Gemerkt: ziemlich oft kalte Füße gehabt, obwohl ich mich an unangenehmere Situationen in meiner Kindheit erinnere. Schuhwerk und Socken reichten qualitativ einfach nicht aus. Wenn man wirklich wandert, auch durch den Schnee ist das kein Problem, bei längeren Stehphasen, etwa im Pferdestall aber schon.

Gesehen: Pferde, Vögel, Fluss, Kanal, angestauten See, vermoosten Wald mit vielen größeren Steinen, uralte Eichen, ein wenig Feuerwerk. In der Nacht zu Neujahr fiel Schnee, etwa 5 cm, der sich dann im Laufe der Tage auf 20-25 cm erhöhte.


>Strömsholm - Schnee an der Reitschule<

Gelesen: in Kazuo Ishiguro's Roman "Der begrabene Riese". 

Gegessen: mein Bruder kocht; zu Sylvester gab's Schweinemedaillons mit Sauerkraut und Kartoffeln.

Getrunken: Kaffee, Cappuccino, Säfte, Gewürz-Chai, Glühwein, Vodka, Rum, Bier.

Gehört: nichts Besonderes, der Schnee dämpft die Geräusche.

Gegangen: durchschnittlich 7.000 Schritte/Tag (3.900 – 11.300).

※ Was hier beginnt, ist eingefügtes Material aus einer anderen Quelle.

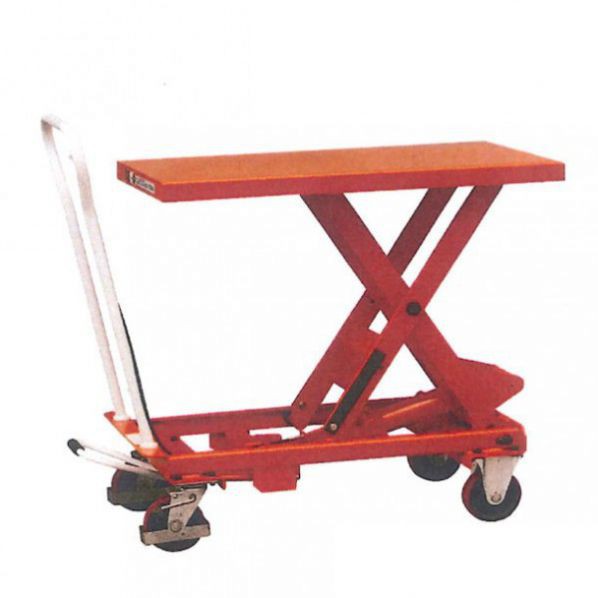 Table elevatrice mobile charge 250 a 750 kg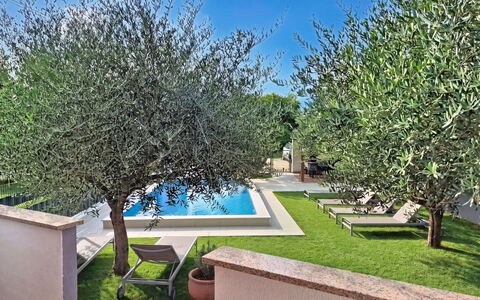 Finida: Giardino, Shade, Piscina, Backyard, Cortile, Landscaping, Cortile, Hacienda, Villa, Eco Hotel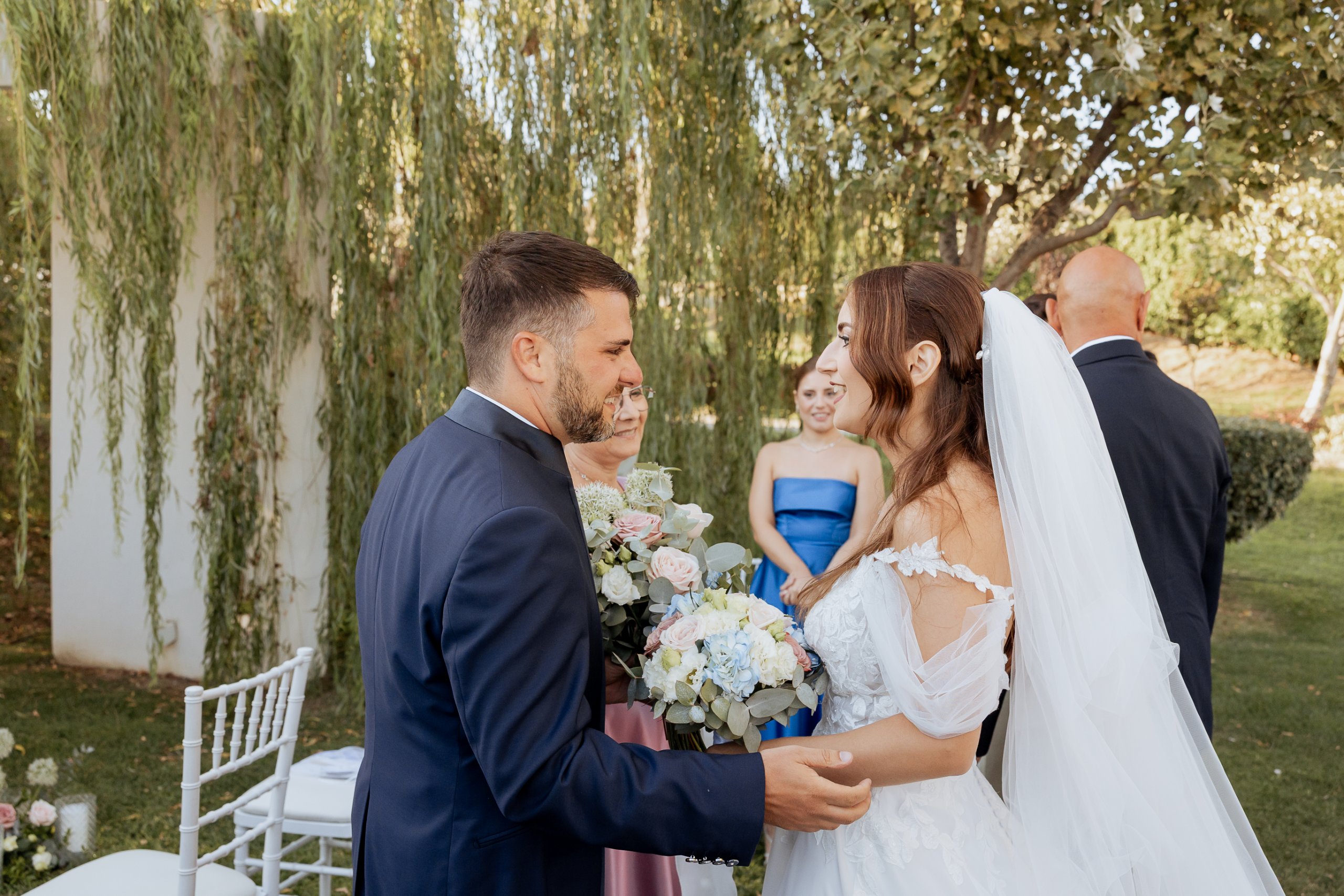 Wedding in Villa Etesia, Catanzaro — photo 13 of 20 by Valerio V.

Die letzten Tage waren mit -3/-4 Grad zu kalt, als dass ich noch Lust gehabt hätte, meine 6.000 Schritte zu erreichen.

Gekauft: Zugticket "Eskilstuna - Stockholm-Airport", etwa 40 €. 

Gefühlt: ganz gut. Es sind schläfrig-gemütliche Tage, an denen es um 15:00 zu dämmern beginnt.

Fazit: gemütliche Woche (im Haus), draußen aber mitunter ungemütlich kalt und windig.